Introduction:
About 90% of autosomal dominant polycystic kidney disease (ADPKD) patients have pathogenic variants in the primary genes PKD1 and PKD2, around 10% lack detectable variants in these genes, indicating genetic heterogeneity. Recently, pathogenic variants in the GANAB gene and the discovery of gene modifiers of ADPKD have been identified, suggesting that these variants may contribute to more severe phenotypes.
Methods:
This retrospective descriptive study presents a case report involving three individuals from the same family diagnosed with ADPKD, who exhibit uncommon genetic mutations. The study includes a comprehensive review of patient case files, with details compiled, analyzed, and presented as a case report.
Results:
Case-1 A 35-year-old female from a non-consanguineous marriage presented with palpitations and recurrent, self-resolving, hematuria over the past six months. Her elder brother (Case 2) has had cystic kidney disease since age 15 and now has chronic kidney disease stage IV. Her father, one uncle, two aunts, and one cousin also had cystic kidney disease. Her father, uncle, and aunts died at age 45 from CKD stage V and cousin progressed to ESRD and underwent a kidney transplantation at age 42, and is currently well. Her 9-year-old son (Case 3) also has polycystic kidney disease. [Figure 1]
Blood pressure was 116/70 mmHg. Her renal function was normal. Urine microscopy showed 5-6 RBCs per high-power field. Ultrasonography revealed multiple cysts in both the cortex and medulla of kidney. MRI showed bilateral enlarged kidneys (Right: 13 x 7.3 x 6.0 cm, volume 284 ml; Left: 13 x 7 x 6.8 cm, volume 323 ml) with multiple hyperintense lesions on T2-weighted imaging. [Figure 2]
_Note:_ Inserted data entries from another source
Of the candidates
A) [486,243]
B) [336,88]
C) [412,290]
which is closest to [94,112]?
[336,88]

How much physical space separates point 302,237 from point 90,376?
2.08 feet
Case -2: A 39-year-old male with a history of hypertension since age 13 and polycystic kidney disease (PKD) since age 15 presented with painful hematuria and pedal edema for the past 20 days. The hematuria resolved after 3 days. He has a 15-year-old son and a 12-year-old daughter, both with polycystic kidney disease, and previously lost three children due to premature birth. He is currently taking Telmisartan 40 mg and Amlodipine 5 mg daily. Examination revealed pallor and pedal edema. Laboratory tests showed hemoglobin (8.5 gm/dL), serum creatinine (2.69 mg/dL), blood urea nitrogen (65 mg/dL), parathyroid hormone (164 pg/mL), and 25-OH vitamin D (15.6 ng/mL). Urine microscopy showed 15-20 RBCs per high-power field. Ultrasonography revealed bilateral multiple cysts in both the cortex and medulla of kidney.
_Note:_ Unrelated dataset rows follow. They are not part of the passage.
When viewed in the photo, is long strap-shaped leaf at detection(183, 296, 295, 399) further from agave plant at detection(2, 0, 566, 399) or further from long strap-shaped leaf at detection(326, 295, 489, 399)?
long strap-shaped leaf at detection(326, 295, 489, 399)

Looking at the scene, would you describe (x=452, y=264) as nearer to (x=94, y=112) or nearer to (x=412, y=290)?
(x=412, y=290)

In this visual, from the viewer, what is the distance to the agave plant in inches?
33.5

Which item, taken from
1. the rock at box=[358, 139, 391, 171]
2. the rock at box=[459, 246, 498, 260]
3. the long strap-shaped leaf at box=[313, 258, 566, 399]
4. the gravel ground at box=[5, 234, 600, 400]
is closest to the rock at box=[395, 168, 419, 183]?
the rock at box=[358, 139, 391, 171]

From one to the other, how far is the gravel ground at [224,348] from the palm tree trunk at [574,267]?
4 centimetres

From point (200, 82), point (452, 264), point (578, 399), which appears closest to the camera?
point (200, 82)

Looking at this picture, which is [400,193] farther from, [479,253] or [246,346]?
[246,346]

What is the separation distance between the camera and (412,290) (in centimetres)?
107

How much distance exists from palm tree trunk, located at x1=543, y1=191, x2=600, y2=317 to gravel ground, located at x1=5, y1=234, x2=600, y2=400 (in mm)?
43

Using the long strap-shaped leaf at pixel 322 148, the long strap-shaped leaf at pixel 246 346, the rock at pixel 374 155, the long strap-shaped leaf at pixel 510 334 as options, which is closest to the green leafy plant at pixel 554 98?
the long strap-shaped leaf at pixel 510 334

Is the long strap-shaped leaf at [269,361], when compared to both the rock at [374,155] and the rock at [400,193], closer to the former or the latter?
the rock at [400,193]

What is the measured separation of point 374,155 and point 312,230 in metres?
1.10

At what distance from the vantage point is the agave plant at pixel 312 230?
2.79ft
Case 3: A 9-year-old asymptomatic male underwent screening for polycystic kidney disease. Blood pressure was 100/70 mmHg. His developmental milestones, renal function and urine analysis were normal. Ultrasonography showed bilateral multiple cysts of varying sizes (7-8 on the right and 4-5 on the left) in both the cortex and medulla of kidney.
Mutation Analysis:
Next-generation whole exome sequencing identified an autosomal dominant heterozygous mutation of uncertain significance (chr16: g.2090860_2090879del; c.12003+14_12003+33del) in intron 43 of the PKD1 gene at the 5' splice site, as well as a heterozygous missense mutation (c.4970C>G; p.Ala1657Gly) in exon 48 of the COL4A4 gene in the index case. Targeted Sanger sequencing of the other two cases confirmed the presence of the same mutation in intron 43 of the PKD1 gene.
Conclusions:
This case report describes a novel, uncommon mutation in the PKD1 gene in the index case and their family members affected by ADPKD. Although this mutation is currently classified as a variant of uncertain significance, it appears to have resulted in an early onset and severe disease phenotype within this particular pedigree.
I have no potential conflict of interest to disclose.
I did not use generative AI and AI-assisted technologies in the writing process.